# Search for Roxie, lost in NC, extnd. to Buford, SC



## RENEESDOG (Feb 8, 2009)

Hope they find her soon!


----------



## Karen519 (Aug 21, 2006)

*No new updates*

No new updates on Roxie today, but we are all working HARDER than ever.


----------



## BeauShel (May 20, 2007)

I am saying a prayer for her.


----------



## jlc's mom (Dec 21, 2007)

I must of missed this update. Glad to read it.


----------



## Karen519 (Aug 21, 2006)

*Update*

Veronica sent us all an email said the Tracker is going out again.

> > > 1. Tracker coming here around 1:00 or 1:30 at NESBITT Rd. where 
> Keri saw blond dog possibly weighing 40-60 lbs. in the middle of a 
> field 1/4 mile down Nesbitt from Potter Rd. It was 6:40 P.M. 
> last night. It was on the right hand side of the road and there 
> were woods behind it.
>
> Tracker "may" make her way to the Leslie Rd. location of one of the 
> traps. There were two sets of footprints, one smaller sized dog 
> and one possibly size of Roxie, in the vicinity of the trap. 
> Last week, twice a dog (or larger animal) took chicken out of the 
> trap and backed out so the door closed with nothing in it.
>
> 2. TRAP: Maple Knoll Location: There have been NO signs of Roxie 
> here, not on the porch eating the cat food, not in the trap. A cat 
> has been trapped twice last Saturday. The door did close. A 
> possum has been in and out of this trap eating the dog food WITHOUT 
> being caught.
>
> DARLENE, I WOULD LIKE TO MOVE THIS TRAP VERY SOON AND THE OWNER 
> AGREES. LEE AND I COULD TRY TO BORROW A NEIGHBOR'S TRUCK TO MOVE 
> IT. WE CAN SEE WHAT HAPPENS WITH REGARD TO THE SCENT TODAY AND 
> THEN MAKE OUR DECISION. PLEASE LET ME KNOW WHAT YOU THINK. 
> (Keri's husband's truck would be difficult to gain access to; Megan 
> has directed us to be there no later than 7 P.M. whatever day we 
> choose. Also, we have dog food with Megan that I'd like to take 
> with us and so will call her before going so that I can get it.
>
> 3. KERI:
>
> 1. Keri will be contacting us with info on additional tracking 
> services, Darlene. (Also, Larry offered to get the article from 
> your vet's office for us to review.) She wants to discuss with 
> you, as well, other tracker questions (OH tracker).
>
> 2. Keri would like you to contact her, Darlene, regarding making 
> additional posters. (704 291 6154: c and 704 243 2348: H). 
> COULD YOU CALL HER TOMORROW MORNING; THAT WOULD BE A GOOD TIME FOR 
> HER!
>
> 3. Keri is the best at knowing the Cane Creek and surrounding 
> areas.
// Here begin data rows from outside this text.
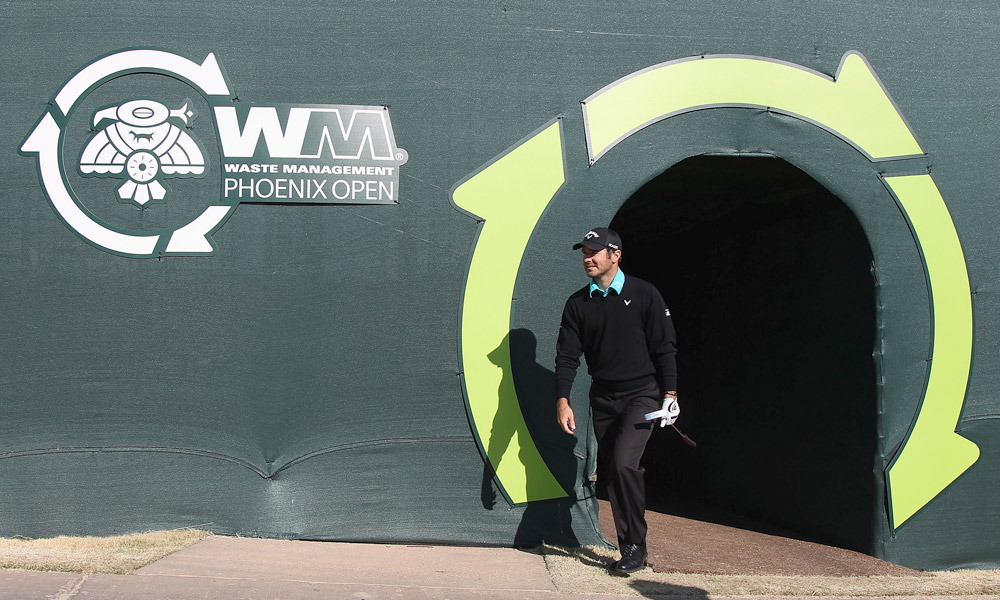 Trevor Immelman shot a four-under 67. Here he enters through the tunnel into the stadium-like 16th hole.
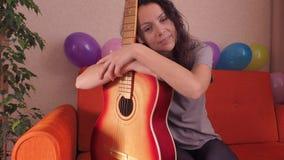 en flicka som leker på en akustisk gitarr stock video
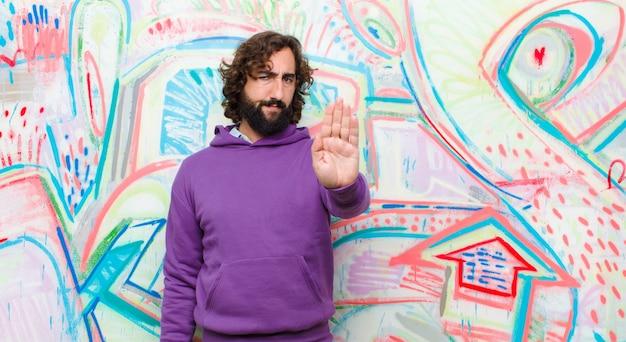 Junger bärtiger verrückter mann, der die offene palme der ernsten, strengen, missfallenen und verärgerten vertretung macht endgeste auf graffitiwand schaut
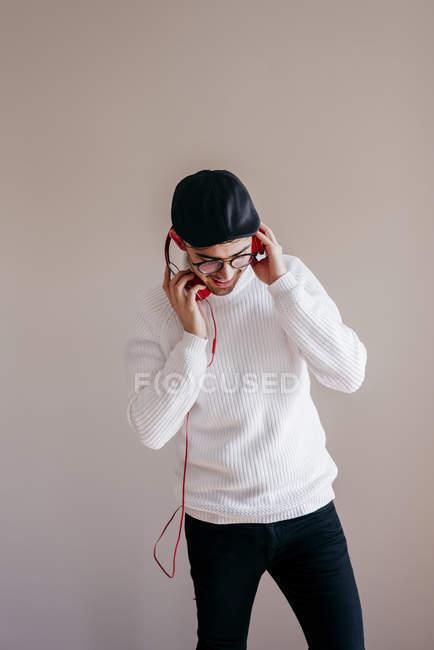Homem casual com fones de ouvido em pé no fundo cinza — Fotografia de Stock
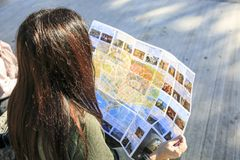 Girl looking a map in the street royalty free stock images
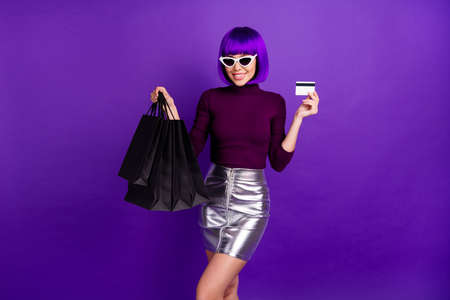 Fashionable lady in wig holding many packs and plastic card in hands dressed in trend outfit isolated purple background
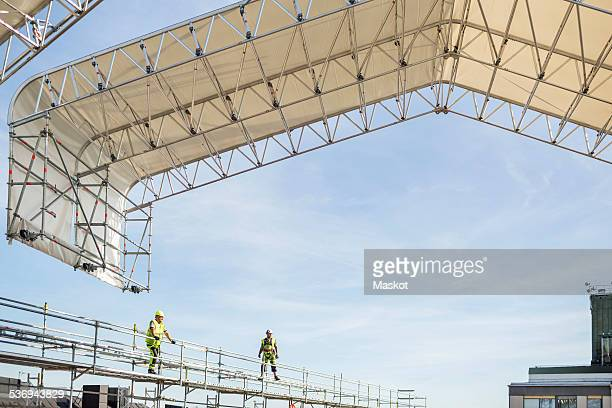 Workers on scaffolding at construction site
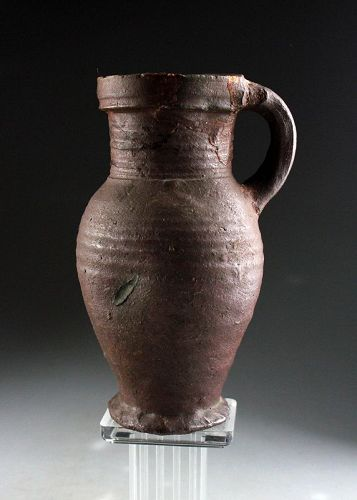 A nice brown glazed medieval Siegburg stoneware jug, 14. cent.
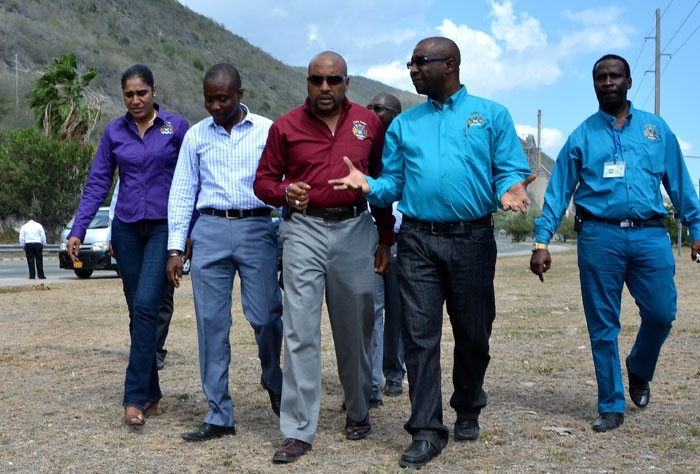 Deputy Mayor of the Kingston & St. Andrew Corporation (KSAC), Andrew Swaby (second right), leads Town Clerk, Robert Hill (third left); City Inspector, Alrick Francis (second left);Treasurer, Nordia Crosskill (left), and Vice-Chairman of the Building & Town Planning Committee, Patrick Roberts (right), on an inspection tour of signs and billboards along the Palisades roadway in East Kingston, on April 15.
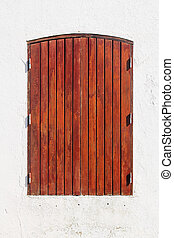 wooden shutter on a white wall
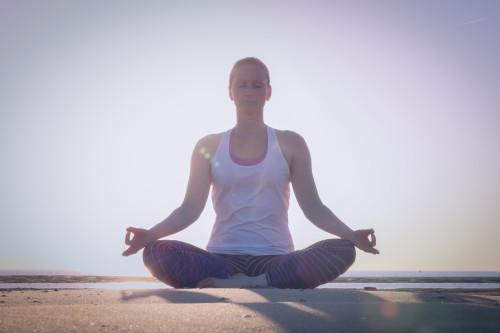 Marjolein Groen in meditatiehouding op het strand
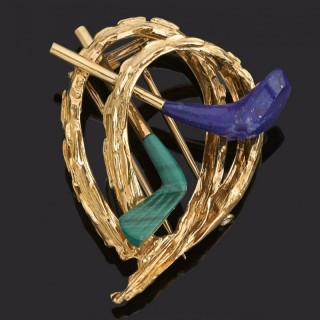 Gold hooped chip brooch with crossed gold clubs, laspis and malachite.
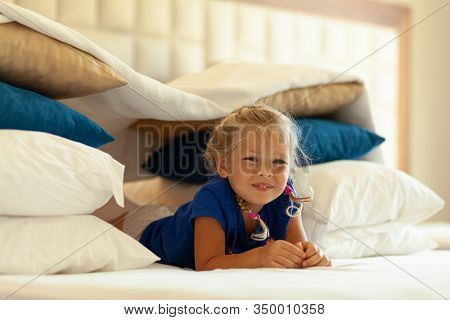 Little Cute Girl Built Impromptu Fort (castle, House) Out Of Pillows And Blankets On Bed. Children H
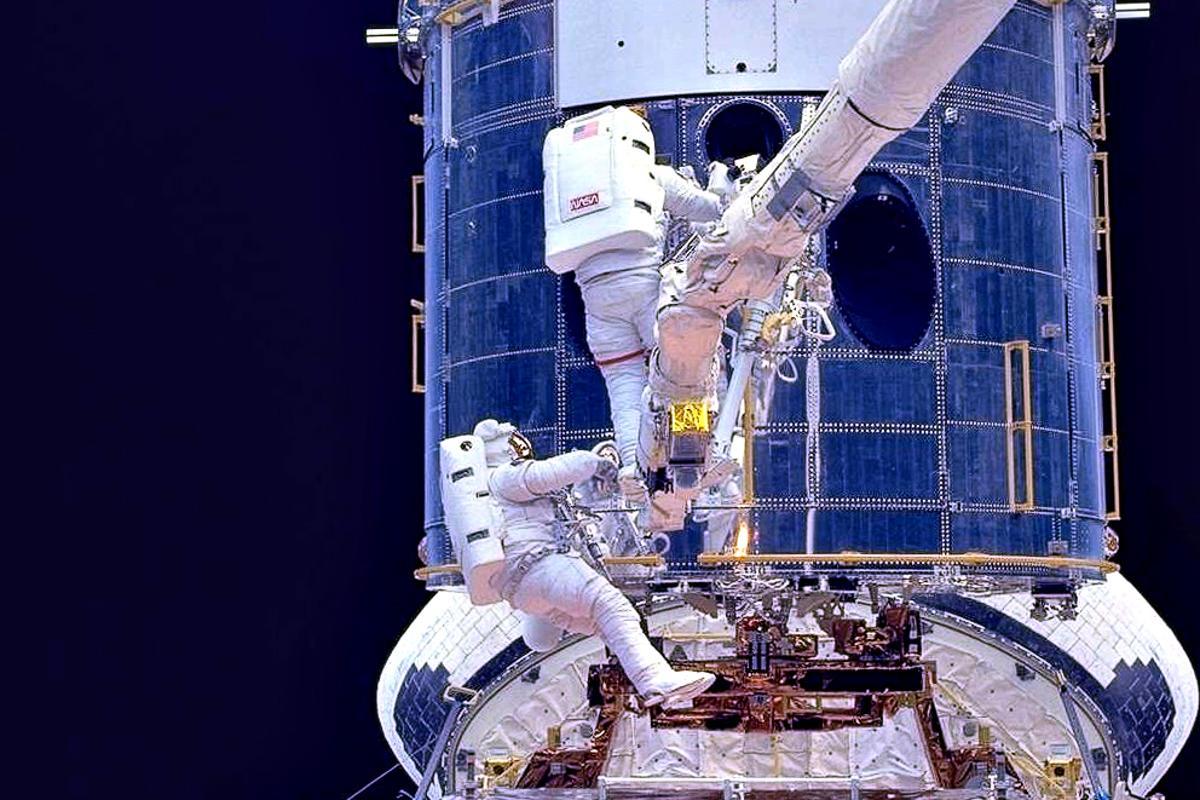 Astronauts fitting corrective optics to Hubble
She will be directing me where to canvas with new and 
> existing flyers, especially concentrating on the area south of the 
> park (this is SC). It includes Buford. I'll need some help 
> canvassing if anyone can help me; I'm thinking Mari, Terri, 
> Christi. Keri's schedule is very tight, and she may have one or 
> two mornings available, but, primarily, she'll provide direction to 
> me.
>
> 4, Keri is calling Pat Brooks to see if we can get a lead on 
> printing donated flyers.
>
> 5. Lastly, Keri is helping check into a Brittany Spaniel rescue 
> for Holly. I'VE RECEIVED NO CALLS FROM THE AD IN THE PAPER.
>
> 4. VERONICA:
>
> 1. I will keep up with Barbara Williams in Fayetteville regarding 
> the female Golden mix.
>
> 2. I will write something we can share online, in print, other 
> with regard to the animals who have been saved through our search. 
> PLEASE SEND ME ANY OTHER INFO ABOUT ANY ANIMAL I MAY NOT KNOW 
> ABOUT. I would like our community to know the beauty our search 
> for Roxie has brought, how others are safe, etc.
>
> 3. I am designing a new flyer now based on Karen's and Darlene's 
> directives. I will e-mail to Darlene for revisions/approval and 
> either she or I will have copies made.
>
> 4. I will canvas remaining areas discussed above and directed by 
> Keri.
>
> 5. I will oversee the movement of the trap(s) as we decide.
>
> 6. I will take Holly back to the area I rescued her from and begin 
> talking to the people who live nearby... My goal will then become 
> to find a rescue group who will take her. Thank you so much for 
> all the help with her. Learning of Roxie and many lost animals has 
> taught me, as a rescuer, not to hurry any dog through rescue. (I'm 
> trusting if a rescue group comes into contact with Roxie, the first 
> thing they would do would be to scan her. I don't understand the 
> reliability, or not, of scanning. Darlene, would you be willing to 
> call your vet and ask this question: Would there be any chance 
> Roxie's Home Again chip would be undetected and she could, 
> therefore, go through a rescue/adoption?)
>
> 7. I will check the BP/200 location for the posters and place more 
> there and I will check the campsite, making sure Roxie's bedding is 
> clean and dry, etc.
>
> 5. DARLENE: Just a reminder to call all of our listed shelters to 
> check in with them. I would also call Mecklenburg, even though 
> Colleen is checking. I would be sure they have posted her again on 
> the bulletin board and I would ask for a volunteer to go through 
> the big book of found animals not taken to the shelter.


----------



## Karen519 (Aug 21, 2006)

*Update*

Update 

--------------------------------------------------------------------------------

UPDATE


The Female, Young, Golden Retriever that was a stray in Fayetteville, that Barbara had been feeding and worrying about and trying to catch is now safe and Barbara will be fostering her-hopefully we can find who lost her.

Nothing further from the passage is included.